The azalea is one of the very few tree species that are basally-dominant. This means that the lower branches grow stronger than the weaker top, which leads to the shape of a shrub in nature. Therefore, prune the branches at the base harder than the top. The Azalea withstands strong pruning very well and even produces new shoots from branches on which no leaves are left. Immediately after flowering the wilted flowers and ovaries are cut off or pinched by hand. This point of time is also favourable for all other pruning and trimming works because in summer the new flower buds for the next year will develop. If you prune your tree too late there will be no or nearly no flowers in the following year.

Azalea bonsai pruning
Azalea bonsai pruning

Unwanted shoots from the trunk or the base of the branches can be removed at any time of the year.

Extensive styling works on the raw material are often done in spring and, in that case, flowering is omitted consciously.

The wood of the azalea is brittle so that wiring and bending should be done with great care.

Once trained to a specific bonsai shape, azaleas require only maintenance pruning and trimming. Remove spent flowers as soon as they wilt and any new shoots that develop after blooming ends.

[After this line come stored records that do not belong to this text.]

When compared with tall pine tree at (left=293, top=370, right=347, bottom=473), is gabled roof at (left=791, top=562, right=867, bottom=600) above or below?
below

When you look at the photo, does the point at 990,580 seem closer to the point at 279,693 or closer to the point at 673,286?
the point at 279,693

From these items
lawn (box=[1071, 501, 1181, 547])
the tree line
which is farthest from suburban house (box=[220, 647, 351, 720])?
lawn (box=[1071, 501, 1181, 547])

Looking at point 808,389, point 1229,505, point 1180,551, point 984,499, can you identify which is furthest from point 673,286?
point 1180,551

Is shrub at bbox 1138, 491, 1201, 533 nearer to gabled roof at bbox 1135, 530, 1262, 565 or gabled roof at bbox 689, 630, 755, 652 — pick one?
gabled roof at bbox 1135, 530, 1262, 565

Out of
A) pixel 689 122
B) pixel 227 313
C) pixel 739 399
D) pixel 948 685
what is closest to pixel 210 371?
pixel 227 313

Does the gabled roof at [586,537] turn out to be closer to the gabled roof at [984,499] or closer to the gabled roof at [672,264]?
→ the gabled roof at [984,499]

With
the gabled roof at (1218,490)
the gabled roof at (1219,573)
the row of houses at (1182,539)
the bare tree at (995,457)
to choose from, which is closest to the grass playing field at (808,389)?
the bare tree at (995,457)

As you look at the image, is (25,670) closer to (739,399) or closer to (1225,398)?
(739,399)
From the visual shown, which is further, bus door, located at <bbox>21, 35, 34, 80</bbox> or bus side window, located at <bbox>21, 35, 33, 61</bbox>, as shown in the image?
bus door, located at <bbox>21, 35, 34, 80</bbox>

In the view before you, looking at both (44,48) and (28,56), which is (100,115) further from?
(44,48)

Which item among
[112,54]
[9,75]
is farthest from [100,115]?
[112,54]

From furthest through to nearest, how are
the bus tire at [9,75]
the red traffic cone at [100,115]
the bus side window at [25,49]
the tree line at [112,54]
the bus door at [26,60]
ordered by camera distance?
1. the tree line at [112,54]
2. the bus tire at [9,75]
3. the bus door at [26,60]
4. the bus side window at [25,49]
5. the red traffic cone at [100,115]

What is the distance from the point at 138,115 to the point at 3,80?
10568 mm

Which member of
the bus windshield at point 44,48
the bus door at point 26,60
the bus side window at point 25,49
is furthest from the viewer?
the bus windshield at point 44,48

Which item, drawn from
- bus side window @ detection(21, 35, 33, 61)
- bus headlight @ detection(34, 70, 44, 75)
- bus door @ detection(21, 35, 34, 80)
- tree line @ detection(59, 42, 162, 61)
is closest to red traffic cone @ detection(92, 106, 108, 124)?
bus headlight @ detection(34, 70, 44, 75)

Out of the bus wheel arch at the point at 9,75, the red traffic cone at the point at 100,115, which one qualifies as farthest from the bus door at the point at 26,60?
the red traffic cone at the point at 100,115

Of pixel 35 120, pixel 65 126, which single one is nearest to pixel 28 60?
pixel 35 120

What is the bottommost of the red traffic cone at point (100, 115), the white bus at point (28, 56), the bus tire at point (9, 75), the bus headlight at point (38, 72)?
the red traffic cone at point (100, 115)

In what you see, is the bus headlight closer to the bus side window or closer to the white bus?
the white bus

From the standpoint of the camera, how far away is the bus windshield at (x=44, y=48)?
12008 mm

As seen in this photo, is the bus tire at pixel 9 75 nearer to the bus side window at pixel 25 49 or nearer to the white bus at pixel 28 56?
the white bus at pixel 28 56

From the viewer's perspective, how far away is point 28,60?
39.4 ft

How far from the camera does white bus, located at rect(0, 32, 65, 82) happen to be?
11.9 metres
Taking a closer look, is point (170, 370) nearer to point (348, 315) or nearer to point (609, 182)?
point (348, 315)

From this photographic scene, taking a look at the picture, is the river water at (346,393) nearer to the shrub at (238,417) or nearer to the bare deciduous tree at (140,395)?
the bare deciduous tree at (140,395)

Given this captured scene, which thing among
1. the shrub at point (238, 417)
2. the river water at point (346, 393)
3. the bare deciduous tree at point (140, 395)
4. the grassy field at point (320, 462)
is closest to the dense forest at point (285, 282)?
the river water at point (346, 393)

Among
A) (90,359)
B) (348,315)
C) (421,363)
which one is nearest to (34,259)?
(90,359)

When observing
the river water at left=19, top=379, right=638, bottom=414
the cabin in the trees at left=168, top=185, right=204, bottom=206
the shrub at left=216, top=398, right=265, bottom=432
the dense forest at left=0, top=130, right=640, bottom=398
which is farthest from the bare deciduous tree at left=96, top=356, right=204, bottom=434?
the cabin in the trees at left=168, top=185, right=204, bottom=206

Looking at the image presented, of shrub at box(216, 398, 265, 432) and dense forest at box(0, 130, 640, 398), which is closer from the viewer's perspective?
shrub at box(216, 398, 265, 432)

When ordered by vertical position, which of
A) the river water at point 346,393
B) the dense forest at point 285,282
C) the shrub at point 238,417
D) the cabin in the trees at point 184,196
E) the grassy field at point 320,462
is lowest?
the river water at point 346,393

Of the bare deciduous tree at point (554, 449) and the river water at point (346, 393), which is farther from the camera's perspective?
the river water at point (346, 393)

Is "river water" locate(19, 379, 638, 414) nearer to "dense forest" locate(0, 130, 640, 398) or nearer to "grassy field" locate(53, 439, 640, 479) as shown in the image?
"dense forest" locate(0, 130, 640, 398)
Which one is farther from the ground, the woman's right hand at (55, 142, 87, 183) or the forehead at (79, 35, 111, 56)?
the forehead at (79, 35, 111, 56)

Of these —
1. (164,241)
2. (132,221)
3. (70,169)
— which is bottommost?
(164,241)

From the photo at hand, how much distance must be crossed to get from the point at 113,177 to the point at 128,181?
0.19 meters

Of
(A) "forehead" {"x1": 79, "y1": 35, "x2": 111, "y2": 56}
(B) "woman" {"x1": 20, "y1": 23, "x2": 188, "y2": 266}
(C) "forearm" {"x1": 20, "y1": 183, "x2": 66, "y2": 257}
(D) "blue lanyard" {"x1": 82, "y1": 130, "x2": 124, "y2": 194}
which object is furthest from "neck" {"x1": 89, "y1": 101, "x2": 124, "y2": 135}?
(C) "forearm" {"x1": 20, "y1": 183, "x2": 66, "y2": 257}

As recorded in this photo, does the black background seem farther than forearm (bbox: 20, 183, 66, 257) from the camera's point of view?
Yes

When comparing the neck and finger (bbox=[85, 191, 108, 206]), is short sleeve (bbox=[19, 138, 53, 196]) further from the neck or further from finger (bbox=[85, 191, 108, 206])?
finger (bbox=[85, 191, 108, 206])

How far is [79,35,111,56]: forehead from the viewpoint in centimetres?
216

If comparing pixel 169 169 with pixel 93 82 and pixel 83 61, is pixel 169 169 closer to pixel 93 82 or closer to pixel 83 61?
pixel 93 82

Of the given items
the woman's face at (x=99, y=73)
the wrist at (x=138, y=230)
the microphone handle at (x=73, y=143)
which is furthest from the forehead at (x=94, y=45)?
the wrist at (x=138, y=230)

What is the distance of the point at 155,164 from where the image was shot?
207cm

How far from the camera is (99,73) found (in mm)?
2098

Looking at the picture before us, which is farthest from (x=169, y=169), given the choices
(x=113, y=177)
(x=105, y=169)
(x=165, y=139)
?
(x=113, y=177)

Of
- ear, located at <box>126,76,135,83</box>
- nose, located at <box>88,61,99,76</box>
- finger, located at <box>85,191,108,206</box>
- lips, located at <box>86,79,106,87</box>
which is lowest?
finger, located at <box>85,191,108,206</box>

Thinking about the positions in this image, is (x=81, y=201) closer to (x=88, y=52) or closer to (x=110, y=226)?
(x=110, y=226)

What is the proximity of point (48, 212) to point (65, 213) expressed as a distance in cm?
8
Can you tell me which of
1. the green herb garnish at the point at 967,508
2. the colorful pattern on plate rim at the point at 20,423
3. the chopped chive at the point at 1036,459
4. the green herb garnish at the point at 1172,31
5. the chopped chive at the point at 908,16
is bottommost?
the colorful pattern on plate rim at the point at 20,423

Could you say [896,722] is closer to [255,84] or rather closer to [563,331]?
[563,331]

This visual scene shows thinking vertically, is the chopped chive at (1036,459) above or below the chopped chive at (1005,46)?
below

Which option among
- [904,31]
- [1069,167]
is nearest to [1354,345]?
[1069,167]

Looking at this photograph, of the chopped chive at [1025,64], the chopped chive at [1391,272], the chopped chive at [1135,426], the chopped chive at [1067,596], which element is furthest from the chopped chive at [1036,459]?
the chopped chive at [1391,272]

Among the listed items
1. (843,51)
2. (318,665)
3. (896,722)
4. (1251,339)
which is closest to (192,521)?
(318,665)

Pruning secondary shoots until late July helps the bonsai hold its shape. In the fall, you can trim out the inner leaves to improve the next season’s flowering.

Azalea bonsai pruning
Azalea bonsai pruning

Azalea pruning is no big deal, normally the dead blossoms are pinched rather than cut, though. This is known as ‘deadheading’ and encourages bud-set for the future. A few seasons of this can lead to a plant/tree producing such a profusion of flowers that there is almost no foliage to be seen during blooming.

During pruning it’s best to clean out the smaller interior and crossing branches at that time, allowing more light in. The best way is to cut back a little further than you would think because it will force budding and breaks at the branch apex thus, more foliage.